There are many options, but the best use of the money is different for each widow and her unique circumstances.

The loss of a spouse is one of the most stressful events a person can experience. With it comes a whole host of emotions that can be overwhelming for the bereaved. Hopefully, life insurance is one thing that was put in place to allow those remaining to process their loss without fretting over their finances.

The lump-sum life insurance offers can cover immediate significant expenses as well as long-term costs that might be hard to afford because of lost income. Life insurance is also typically one of the first assets transferred to the beneficiary after a death.

According to Robert Steele, partner and head of the Trusts & Estates Department at Schwartz Sladkus Reich Greenberg Atlas LLP: “Life insurance death benefits can be paid within 30 days after you submit a claim. In order to submit a claim, you will need a certified death certificate, which is generally issued in less than a week by the funeral home.”  Steele advises widows to order plenty of copies — while it varies, consider 15 as a ballpark — because ordering extras later can take much longer.

On occasion, Mr. Steele has seen death benefit claims paid in as little as two to three weeks. Steele advises, “The secret is to file the claim with the insurance company in a timely manner. Submitting a certified death certificate and double-checking to make sure the claim form is both complete and error-free is also key.”

Once the life insurance proceeds are received, a new question may arise. How should one use the funds? There are many options, but the best use of the money is different for each widow and her unique circumstances.

Funeral Costs

In 2021, the average funeral cost ranges from $9,500 to $12,500, according to the National Funeral Directors Association. However, standard funeral rates are increasing, and many can reach prices of $30,000 or more. Using life insurance money to cover these costs can significantly decrease the financial strain on you.

Ongoing Expenses

When your spouse dies, your living expenses do not stop, and often your income is reduced. According to the Women’s Institute for a Secure Retirement, after the death of a spouse, household income generally declines by about 40% due to changes in Social Security benefits, spouse’s retirement income and earnings.
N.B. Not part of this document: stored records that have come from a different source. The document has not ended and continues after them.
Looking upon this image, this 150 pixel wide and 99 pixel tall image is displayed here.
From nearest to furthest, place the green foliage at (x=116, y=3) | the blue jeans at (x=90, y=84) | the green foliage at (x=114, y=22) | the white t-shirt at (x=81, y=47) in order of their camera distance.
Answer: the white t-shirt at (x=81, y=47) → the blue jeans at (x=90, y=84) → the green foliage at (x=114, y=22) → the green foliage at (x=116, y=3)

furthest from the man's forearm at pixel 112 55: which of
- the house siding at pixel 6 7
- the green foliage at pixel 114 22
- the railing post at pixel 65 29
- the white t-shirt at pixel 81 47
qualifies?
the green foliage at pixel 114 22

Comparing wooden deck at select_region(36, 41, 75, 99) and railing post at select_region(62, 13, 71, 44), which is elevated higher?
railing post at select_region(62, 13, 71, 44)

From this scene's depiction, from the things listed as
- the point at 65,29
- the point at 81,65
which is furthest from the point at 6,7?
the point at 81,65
Your mortgage, car payment, utilities, food, clothing and health care premiums are all part of your monthly budget that need to be paid on this reduced income. The death benefit from a life insurance policy can help provide the funds you need to help cover these expenses.

Debt Payoff

You are generally not personally responsible for paying off the debts of your husband, as long as they are in his name alone. That includes credit card debt, student loans, car loans and business loans. Instead, debts will be paid by his estate. When an estate does not have enough funds to pay all the debts, any gifts that were supposed to be paid out to beneficiaries will most likely be reduced.